▸ Brief
Filter the records below and copy every line containing the word "CPEs".

[Opening The data section]

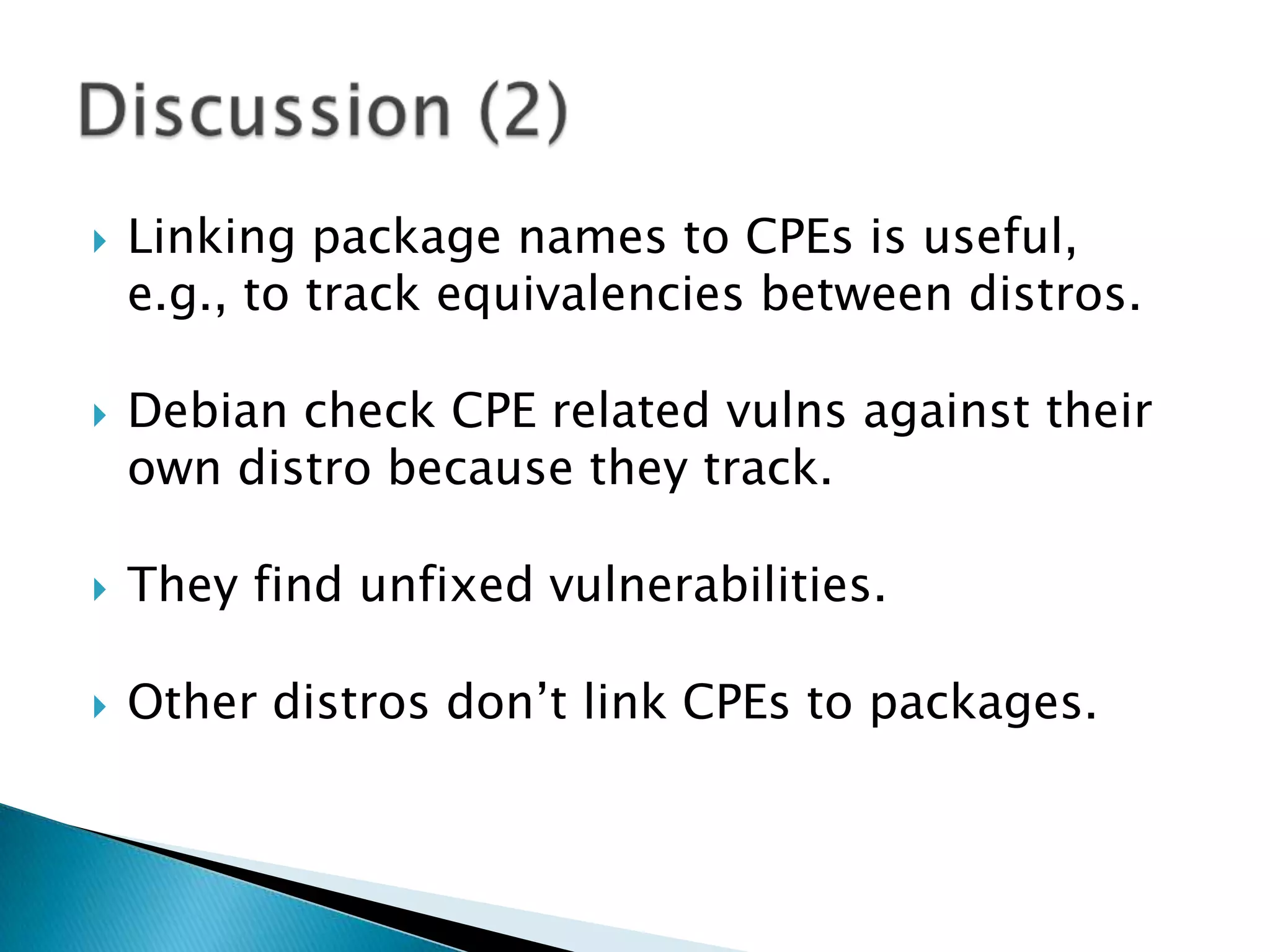 Discussion (2)

Linking package names to CPEs is useful, e.g., to track equivalencies between distros.

Debian check CPE related vulns against their own distro because they track.

They find unfixed vulnerabilities.

Other distros don’t link CPEs to packages.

[Closing The data section]

▸ Completed exercise
Linking package names to CPEs is useful, e.g., to track equivalencies between distros.
Other distros don’t link CPEs to packages.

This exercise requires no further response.